> _Instruction_
Rewrite every line of the listing below, putting "north at top, west at right" wherever "north up, west right" appears and keeping all other text unchanged.

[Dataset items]
┌──
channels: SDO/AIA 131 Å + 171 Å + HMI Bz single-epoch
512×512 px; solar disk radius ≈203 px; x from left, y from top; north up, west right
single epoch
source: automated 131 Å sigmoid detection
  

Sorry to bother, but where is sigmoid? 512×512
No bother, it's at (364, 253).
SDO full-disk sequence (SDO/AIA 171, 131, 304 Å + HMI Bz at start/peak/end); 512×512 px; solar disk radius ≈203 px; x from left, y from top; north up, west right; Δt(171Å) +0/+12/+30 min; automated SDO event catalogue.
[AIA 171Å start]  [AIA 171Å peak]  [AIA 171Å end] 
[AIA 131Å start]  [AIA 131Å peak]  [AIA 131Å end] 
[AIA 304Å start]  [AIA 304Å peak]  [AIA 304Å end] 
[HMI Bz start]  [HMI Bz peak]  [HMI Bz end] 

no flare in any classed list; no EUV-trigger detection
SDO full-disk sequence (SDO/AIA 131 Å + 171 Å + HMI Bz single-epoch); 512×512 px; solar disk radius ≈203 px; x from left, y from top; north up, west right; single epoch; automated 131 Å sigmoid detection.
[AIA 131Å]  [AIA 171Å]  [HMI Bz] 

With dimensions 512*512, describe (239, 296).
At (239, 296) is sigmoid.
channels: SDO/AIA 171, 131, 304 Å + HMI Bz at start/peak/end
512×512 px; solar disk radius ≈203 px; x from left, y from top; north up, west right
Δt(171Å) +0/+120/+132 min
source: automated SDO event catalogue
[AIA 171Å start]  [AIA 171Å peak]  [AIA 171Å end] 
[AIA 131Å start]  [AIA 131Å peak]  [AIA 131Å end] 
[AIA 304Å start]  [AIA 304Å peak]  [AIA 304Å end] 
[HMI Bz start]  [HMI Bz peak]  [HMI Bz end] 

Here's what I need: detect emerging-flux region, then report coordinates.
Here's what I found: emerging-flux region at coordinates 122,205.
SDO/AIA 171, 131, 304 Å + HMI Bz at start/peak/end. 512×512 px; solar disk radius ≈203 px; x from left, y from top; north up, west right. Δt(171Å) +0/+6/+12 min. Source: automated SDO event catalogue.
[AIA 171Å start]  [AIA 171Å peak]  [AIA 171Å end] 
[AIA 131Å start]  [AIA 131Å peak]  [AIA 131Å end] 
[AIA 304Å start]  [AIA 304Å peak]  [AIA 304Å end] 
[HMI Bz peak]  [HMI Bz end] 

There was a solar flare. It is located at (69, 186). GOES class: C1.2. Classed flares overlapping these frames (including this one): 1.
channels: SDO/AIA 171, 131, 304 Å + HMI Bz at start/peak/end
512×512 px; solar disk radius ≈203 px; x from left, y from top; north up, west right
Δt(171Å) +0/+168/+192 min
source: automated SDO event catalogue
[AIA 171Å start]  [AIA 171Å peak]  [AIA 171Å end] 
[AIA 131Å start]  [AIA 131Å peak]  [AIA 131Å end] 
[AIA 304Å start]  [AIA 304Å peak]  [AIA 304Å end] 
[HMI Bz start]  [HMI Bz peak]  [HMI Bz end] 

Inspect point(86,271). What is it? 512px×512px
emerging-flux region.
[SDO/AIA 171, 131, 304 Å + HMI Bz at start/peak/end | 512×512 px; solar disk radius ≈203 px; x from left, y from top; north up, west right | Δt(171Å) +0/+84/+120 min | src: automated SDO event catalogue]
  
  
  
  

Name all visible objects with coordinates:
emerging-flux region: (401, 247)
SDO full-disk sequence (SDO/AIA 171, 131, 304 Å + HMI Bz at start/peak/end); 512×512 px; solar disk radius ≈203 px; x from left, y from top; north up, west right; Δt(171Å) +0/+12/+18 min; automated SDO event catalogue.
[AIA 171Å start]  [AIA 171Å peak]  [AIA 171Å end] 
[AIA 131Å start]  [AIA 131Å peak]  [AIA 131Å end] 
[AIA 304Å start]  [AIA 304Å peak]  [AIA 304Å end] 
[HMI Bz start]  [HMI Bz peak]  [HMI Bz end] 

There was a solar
└──
> _Response for this exercise_
channels: SDO/AIA 131 Å + 171 Å + HMI Bz single-epoch
512×512 px; solar disk radius ≈203 px; x from left, y from top; north at top, west at right
single epoch
source: automated 131 Å sigmoid detection
  

Sorry to bother, but where is sigmoid? 512×512
No bother, it's at (364, 253).
SDO full-disk sequence (SDO/AIA 171, 131, 304 Å + HMI Bz at start/peak/end); 512×512 px; solar disk radius ≈203 px; x from left, y from top; north at top, west at right; Δt(171Å) +0/+12/+30 min; automated SDO event catalogue.
[AIA 171Å start]  [AIA 171Å peak]  [AIA 171Å end] 
[AIA 131Å start]  [AIA 131Å peak]  [AIA 131Å end] 
[AIA 304Å start]  [AIA 304Å peak]  [AIA 304Å end] 
[HMI Bz start]  [HMI Bz peak]  [HMI Bz end] 

no flare in any classed list; no EUV-trigger detection
SDO full-disk sequence (SDO/AIA 131 Å + 171 Å + HMI Bz single-epoch); 512×512 px; solar disk radius ≈203 px; x from left, y from top; north at top, west at right; single epoch; automated 131 Å sigmoid detection.
[AIA 131Å]  [AIA 171Å]  [HMI Bz] 

With dimensions 512*512, describe (239, 296).
At (239, 296) is sigmoid.
channels: SDO/AIA 171, 131, 304 Å + HMI Bz at start/peak/end
512×512 px; solar disk radius ≈203 px; x from left, y from top; north at top, west at right
Δt(171Å) +0/+120/+132 min
source: automated SDO event catalogue
[AIA 171Å start]  [AIA 171Å peak]  [AIA 171Å end] 
[AIA 131Å start]  [AIA 131Å peak]  [AIA 131Å end] 
[AIA 304Å start]  [AIA 304Å peak]  [AIA 304Å end] 
[HMI Bz start]  [HMI Bz peak]  [HMI Bz end] 

Here's what I need: detect emerging-flux region, then report coordinates.
Here's what I found: emerging-flux region at coordinates 122,205.
SDO/AIA 171, 131, 304 Å + HMI Bz at start/peak/end. 512×512 px; solar disk radius ≈203 px; x from left, y from top; north at top, west at right. Δt(171Å) +0/+6/+12 min. Source: automated SDO event catalogue.
[AIA 171Å start]  [AIA 171Å peak]  [AIA 171Å end] 
[AIA 131Å start]  [AIA 131Å peak]  [AIA 131Å end] 
[AIA 304Å start]  [AIA 304Å peak]  [AIA 304Å end] 
[HMI Bz peak]  [HMI Bz end] 

There was a solar flare. It is located at (69, 186). GOES class: C1.2. Classed flares overlapping these frames (including this one): 1.
channels: SDO/AIA 171, 131, 304 Å + HMI Bz at start/peak/end
512×512 px; solar disk radius ≈203 px; x from left, y from top; north at top, west at right
Δt(171Å) +0/+168/+192 min
source: automated SDO event catalogue
[AIA 171Å start]  [AIA 171Å peak]  [AIA 171Å end] 
[AIA 131Å start]  [AIA 131Å peak]  [AIA 131Å end] 
[AIA 304Å start]  [AIA 304Å peak]  [AIA 304Å end] 
[HMI Bz start]  [HMI Bz peak]  [HMI Bz end] 

Inspect point(86,271). What is it? 512px×512px
emerging-flux region.
[SDO/AIA 171, 131, 304 Å + HMI Bz at start/peak/end | 512×512 px; solar disk radius ≈203 px; x from left, y from top; north at top, west at right | Δt(171Å) +0/+84/+120 min | src: automated SDO event catalogue]
  
  
  
  

Name all visible objects with coordinates:
emerging-flux region: (401, 247)
SDO full-disk sequence (SDO/AIA 171, 131, 304 Å + HMI Bz at start/peak/end); 512×512 px; solar disk radius ≈203 px; x from left, y from top; north at top, west at right; Δt(171Å) +0/+12/+18 min; automated SDO event catalogue.
[AIA 171Å start]  [AIA 171Å peak]  [AIA 171Å end] 
[AIA 131Å start]  [AIA 131Å peak]  [AIA 131Å end] 
[AIA 304Å start]  [AIA 304Å peak]  [AIA 304Å end] 
[HMI Bz start]  [HMI Bz peak]  [HMI Bz end] 

There was a solar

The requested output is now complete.